Here, we download the same indicators as above directly from the Gridded dataset underpinning the Copernicus Interactive Climate Atlas so the values can be compared.

When downloading the Atlas dataset from the CDS, it is not possible to specify a specific year or model like it is for e.g. CMIP6. Instead, data are downloaded in blocks of several decades and include all model members. To prevent memory issues from loading so many data at once, a custom function is used that downloads the data for each indicator and pulls out only the year and model member of interest. Because this is done in sequence (one indicator after another) rather than in parallel (all at the same time, like a normal earthkit-data download), this can result in the following cells taking relatively long (>1 hour) to run the first time.
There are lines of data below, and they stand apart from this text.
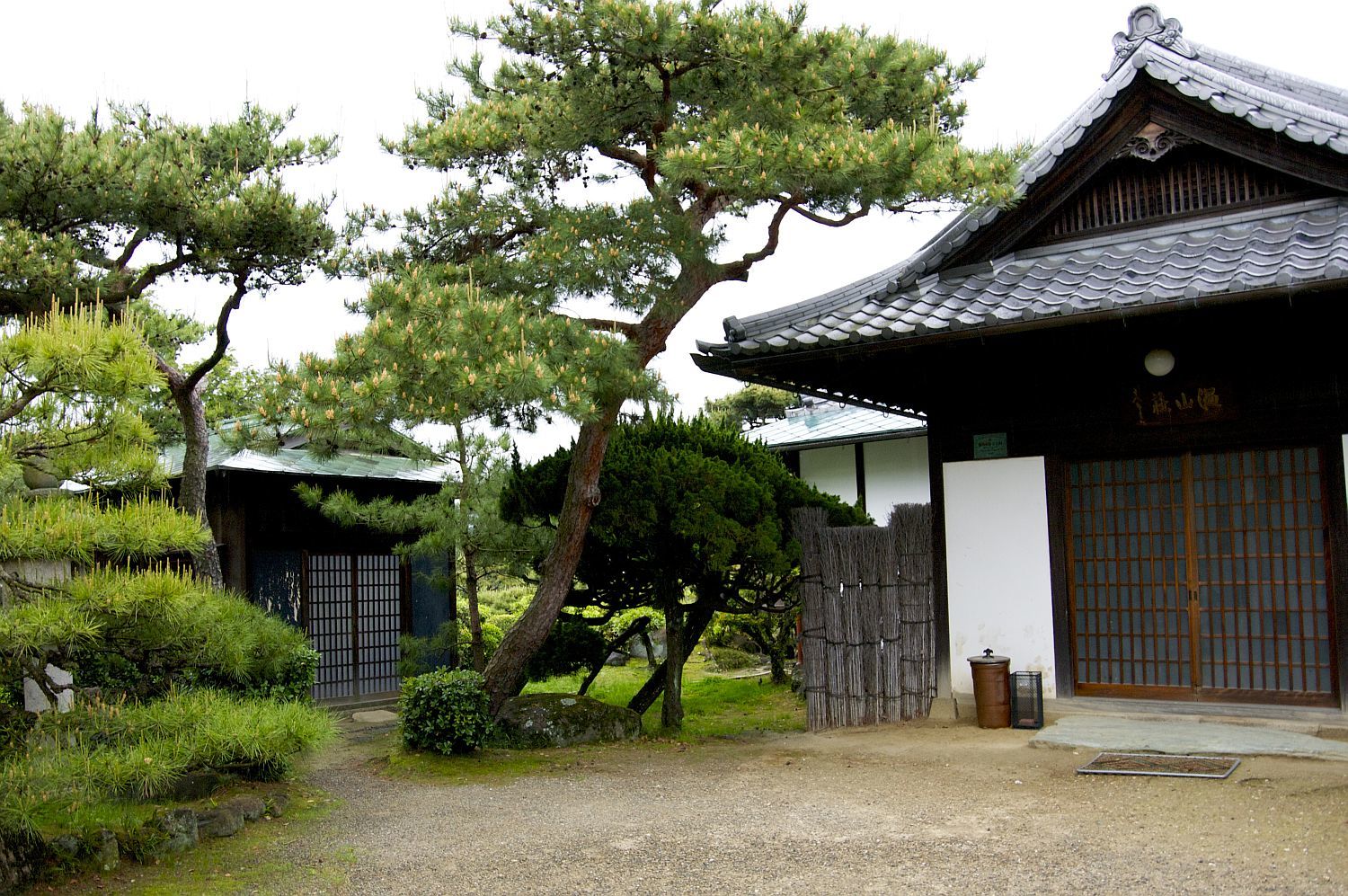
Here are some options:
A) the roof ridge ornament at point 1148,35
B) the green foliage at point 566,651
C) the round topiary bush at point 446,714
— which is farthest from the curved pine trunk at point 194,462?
the roof ridge ornament at point 1148,35

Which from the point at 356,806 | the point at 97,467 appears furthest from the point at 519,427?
the point at 97,467

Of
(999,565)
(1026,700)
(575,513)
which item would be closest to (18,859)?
(575,513)

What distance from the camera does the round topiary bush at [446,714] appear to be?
8664mm

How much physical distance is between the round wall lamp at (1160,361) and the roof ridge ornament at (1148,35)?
3.27 meters

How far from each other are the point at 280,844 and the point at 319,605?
325 inches

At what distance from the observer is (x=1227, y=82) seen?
8766mm

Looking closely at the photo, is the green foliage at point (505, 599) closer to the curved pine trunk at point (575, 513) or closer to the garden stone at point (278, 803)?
the curved pine trunk at point (575, 513)

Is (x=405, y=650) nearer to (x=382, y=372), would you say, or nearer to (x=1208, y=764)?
(x=382, y=372)

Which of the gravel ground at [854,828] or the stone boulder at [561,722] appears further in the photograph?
the stone boulder at [561,722]

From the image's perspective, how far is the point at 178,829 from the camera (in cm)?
574


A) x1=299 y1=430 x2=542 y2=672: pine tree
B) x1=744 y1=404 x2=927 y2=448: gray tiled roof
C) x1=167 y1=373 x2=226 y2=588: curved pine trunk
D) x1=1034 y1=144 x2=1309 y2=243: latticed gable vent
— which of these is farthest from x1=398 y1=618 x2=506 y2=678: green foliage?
x1=1034 y1=144 x2=1309 y2=243: latticed gable vent

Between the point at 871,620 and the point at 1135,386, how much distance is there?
308cm

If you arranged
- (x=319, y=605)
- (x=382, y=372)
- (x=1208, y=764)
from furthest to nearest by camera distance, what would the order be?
(x=319, y=605) < (x=1208, y=764) < (x=382, y=372)

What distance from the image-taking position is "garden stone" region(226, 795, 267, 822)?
6441 millimetres
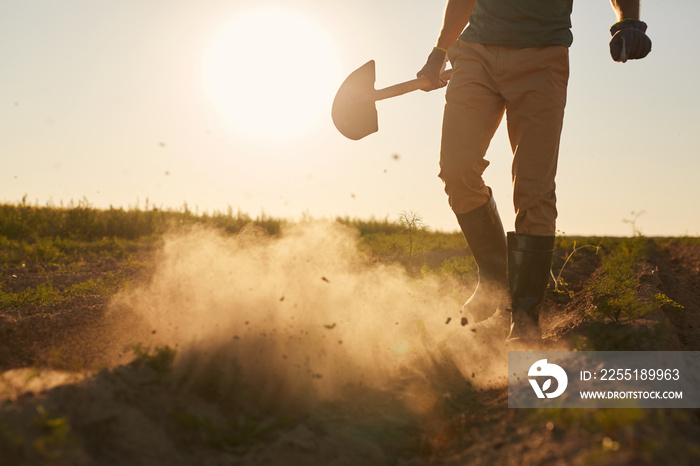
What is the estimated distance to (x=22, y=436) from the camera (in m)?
1.34

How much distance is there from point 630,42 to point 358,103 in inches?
70.6

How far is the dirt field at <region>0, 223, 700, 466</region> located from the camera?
1.45m

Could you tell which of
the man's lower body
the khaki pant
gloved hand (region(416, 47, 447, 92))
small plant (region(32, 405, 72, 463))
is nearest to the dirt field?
small plant (region(32, 405, 72, 463))

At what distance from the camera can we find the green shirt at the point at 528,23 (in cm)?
279

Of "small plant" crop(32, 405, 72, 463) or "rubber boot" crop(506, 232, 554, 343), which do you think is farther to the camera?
"rubber boot" crop(506, 232, 554, 343)

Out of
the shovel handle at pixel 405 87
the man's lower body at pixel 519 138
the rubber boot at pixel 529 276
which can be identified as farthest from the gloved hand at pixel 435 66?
the rubber boot at pixel 529 276

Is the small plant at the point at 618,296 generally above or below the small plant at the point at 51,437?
above

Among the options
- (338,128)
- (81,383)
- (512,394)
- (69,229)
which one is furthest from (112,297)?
(69,229)

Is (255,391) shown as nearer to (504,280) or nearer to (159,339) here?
(159,339)

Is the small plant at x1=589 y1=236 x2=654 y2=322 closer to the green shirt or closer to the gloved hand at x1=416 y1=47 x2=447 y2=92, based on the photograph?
the green shirt

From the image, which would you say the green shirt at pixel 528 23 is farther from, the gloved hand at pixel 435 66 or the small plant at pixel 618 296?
the small plant at pixel 618 296

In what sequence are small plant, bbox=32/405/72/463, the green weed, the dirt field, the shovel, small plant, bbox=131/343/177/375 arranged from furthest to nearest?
the shovel, small plant, bbox=131/343/177/375, the green weed, the dirt field, small plant, bbox=32/405/72/463

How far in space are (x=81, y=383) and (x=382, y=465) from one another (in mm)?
1000

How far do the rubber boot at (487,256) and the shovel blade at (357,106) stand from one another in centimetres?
108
After the first time, caching in earthkit-data will (if enabled) speed this section up significantly.

Hide code cell source

# Setup: General request
DOMAIN = "global"
BIAS_ADJUSTMENT = "no_bias_adjustment"

request_atlas = {
    "origin": ORIGIN,
    "experiment": EXPERIMENT,
    "domain": DOMAIN,
    "period": YEARS,  # Automatically expanded, e.g. 2080 becomes 2015-2100 on the CDS
    "bias_adjustment": BIAS_ADJUSTMENT,
}

Hide code cell source

# Download Atlas data
# Monthly indicators
requests_atlas_monthly = create_requests_for_variables(request_atlas, indicators_monthly_names)
indicators_atlas_monthly = download_atlas_data_onemember(requests_atlas_monthly, YEARS, MODEL)

# Annual indicators
# requests_atlas_annual = create_requests_for_variables(request_atlas, indicators_annual_names)
# indicators_atlas_annual = download_atlas_data_onemember(requests_atlas_annual, YEARS, MODEL)

Hide code cell source

indicators_atlas_monthly
<xarray.Dataset> Size: 78MB
Dimensions:          (time: 12, lat: 180, lon: 360)
Coordinates: (12/16)
  * lat              (lat) float64 1kB -89.5 -88.5 -87.5 ... 87.5 88.5 89.5
  * lon              (lon) float64 3kB -179.5 -178.5 -177.5 ... 178.5 179.5
  * time             (time) datetime64[ns] 96B 2080-01-01 ... 2080-12-01
    member_id        <U23 92B ...
    gcm_institution  <U4 16B ...
    gcm_model        <U9 36B ...
    ...               ...
    threshold20c     float64 8B ...
    threshold0c      float64 8B ...
    threshold1mm     float64 8B 1.0
    threshold10mm    float64 8B ...
    threshold20mm    float64 8B ...
    height10m        float64 8B ...
Data variables: (12/26)
    t                (time, lat, lon) float32 3MB dask.array<chunksize=(12, 26, 52), meta=np.ndarray>
    crs              int32 4B -2147483647
    tn               (time, lat, lon) float32 3MB dask.array<chunksize=(12, 26, 52), meta=np.ndarray>
    tx               (time, lat, lon) float32 3MB dask.array<chunksize=(12, 26, 52), meta=np.ndarray>
    dtr              (time, lat, lon) float32 3MB dask.array<chunksize=(12, 26, 52), meta=np.ndarray>
    tnn              (time, lat, lon) float32 3MB dask.array<chunksize=(12, 26, 52), meta=np.ndarray>
    ...               ...
    huss             (time, lat, lon) float32 3MB dask.array<chunksize=(12, 26, 52), meta=np.ndarray>
    psl              (time, lat, lon) float32 3MB dask.array<chunksize=(12, 23, 52), meta=np.ndarray>
    sfcwind          (time, lat, lon) float32 3MB dask.array<chunksize=(12, 26, 52), meta=np.ndarray>
    clt              (time, lat, lon) float32 3MB dask.array<chunksize=(12, 26, 52), meta=np.ndarray>
    rsds             (time, lat, lon) float32 3MB dask.array<chunksize=(12, 23, 45), meta=np.ndarray>
    rlds             (time, lat, lon) float32 3MB dask.array<chunksize=(12, 26, 52), meta=np.ndarray>
Attributes: (12/26)
    Conventions:                CF-1.9 ACDD-1.3
    title:                      Copernicus Interactive Climate Atlas: gridded...
    summary:                    Monthly/annual gridded data from observations...
    institution:                Copernicus Climate Change Service (C3S)
    producers:                  Institute of Physics of Cantabria (IFCA, CSIC...
    license:                    CC-BY 4.0, https://creativecommons.org/licens...
    ...                         ...
    geospatial_lon_min:         -180.0
    geospatial_lon_max:         180.0
    geospatial_lon_resolution:  1.0
    geospatial_lon_units:       degrees_east
    date_created:               2024-12-05 15:51:48.916442+01:00
    tracking_id:                89974d82-56b6-4b47-958e-5954716013d3

Hide code cell source

# indicators_atlas_annual

4. Results#

This section contains the comparison between the indicator values retrieved from the Atlas dataset vs those reproduced from the origin dataset.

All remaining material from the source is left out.